▶ Task brief
Copy out the passage on Batman films starting with "Fraser’s recent work" and going on through "Reeves and Fraser.", swapping "Caped Crusader" for "Dark Knight".

----- Text segment -----

Fraser’s recent work demonstrates an eagerness to return to immersive worlds with successful collaborators. So while it is unlikely that Fraser would miss out on the opportunity to leave audiences everywhere squinting up at the Caped Crusader’s next chapter if Denis Villeneuve makes good on his stated desire to direct a third Dune film based on Frank Herbert’s 1969 sequel to his original novel, Dune Messiah, it seems more likely that Fraser would choose the French-Canadian director over Reeves. Even if Fraser were to be replaced, his low lighting from The Batman would most likely be replicated, if not turned down even more (somehow), as the trend of Batman getting darker and darker is much larger than just Reeves and Fraser.
Over the decades, film and television adaptations of Batman have become progressively darker both thematically and visually; the latter of which can be seen from the director/cinematographer collaborations of William Dozier/Howard Schwartz Batman television series of the 1960s to Tim Burton/Roger Pratt films in the late 1980s/early 1990s to the acclaimed Christopher Nolan/Wally Pfister film trilogy of the oughts and 2010s and, finally, to the Matt Reeves/Greig Fraser film released earlier this year.

----- Dataset rows -----

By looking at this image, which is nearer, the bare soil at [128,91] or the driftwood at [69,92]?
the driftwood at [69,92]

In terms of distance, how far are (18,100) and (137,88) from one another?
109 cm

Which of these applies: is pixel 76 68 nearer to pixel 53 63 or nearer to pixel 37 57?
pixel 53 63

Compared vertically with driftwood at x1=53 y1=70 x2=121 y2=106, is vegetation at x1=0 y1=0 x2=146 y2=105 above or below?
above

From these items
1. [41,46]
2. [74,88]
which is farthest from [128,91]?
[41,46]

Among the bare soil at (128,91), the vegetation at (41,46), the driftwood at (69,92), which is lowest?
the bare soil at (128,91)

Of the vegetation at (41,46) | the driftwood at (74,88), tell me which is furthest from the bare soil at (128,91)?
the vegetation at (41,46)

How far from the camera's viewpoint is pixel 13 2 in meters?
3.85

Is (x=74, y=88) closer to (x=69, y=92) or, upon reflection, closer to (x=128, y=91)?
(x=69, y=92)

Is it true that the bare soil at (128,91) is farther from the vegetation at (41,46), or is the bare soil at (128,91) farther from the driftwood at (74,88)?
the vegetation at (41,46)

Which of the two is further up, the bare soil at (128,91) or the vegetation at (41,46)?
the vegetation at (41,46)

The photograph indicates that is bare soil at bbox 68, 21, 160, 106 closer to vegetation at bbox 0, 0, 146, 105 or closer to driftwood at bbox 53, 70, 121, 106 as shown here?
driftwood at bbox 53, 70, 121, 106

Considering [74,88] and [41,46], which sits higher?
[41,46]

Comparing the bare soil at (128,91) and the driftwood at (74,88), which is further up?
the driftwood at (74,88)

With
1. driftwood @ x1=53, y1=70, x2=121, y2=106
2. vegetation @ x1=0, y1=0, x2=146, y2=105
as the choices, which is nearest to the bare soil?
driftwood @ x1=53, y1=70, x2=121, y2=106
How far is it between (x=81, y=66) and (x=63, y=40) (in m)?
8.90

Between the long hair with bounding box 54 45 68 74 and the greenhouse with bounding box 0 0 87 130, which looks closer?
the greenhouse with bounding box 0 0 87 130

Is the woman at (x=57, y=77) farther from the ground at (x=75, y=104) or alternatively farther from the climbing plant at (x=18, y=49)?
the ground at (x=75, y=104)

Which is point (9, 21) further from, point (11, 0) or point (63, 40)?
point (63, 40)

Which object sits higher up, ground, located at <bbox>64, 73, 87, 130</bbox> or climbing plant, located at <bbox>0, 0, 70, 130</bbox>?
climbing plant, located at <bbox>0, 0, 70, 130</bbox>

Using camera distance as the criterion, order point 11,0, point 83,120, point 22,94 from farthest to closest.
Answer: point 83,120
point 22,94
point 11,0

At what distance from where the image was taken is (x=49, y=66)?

-----

▶ Solution for this task
Fraser’s recent work demonstrates an eagerness to return to immersive worlds with successful collaborators. So while it is unlikely that Fraser would miss out on the opportunity to leave audiences everywhere squinting up at the Dark Knight’s next chapter if Denis Villeneuve makes good on his stated desire to direct a third Dune film based on Frank Herbert’s 1969 sequel to his original novel, Dune Messiah, it seems more likely that Fraser would choose the French-Canadian director over Reeves. Even if Fraser were to be replaced, his low lighting from The Batman would most likely be replicated, if not turned down even more (somehow), as the trend of Batman getting darker and darker is much larger than just Reeves and Fraser.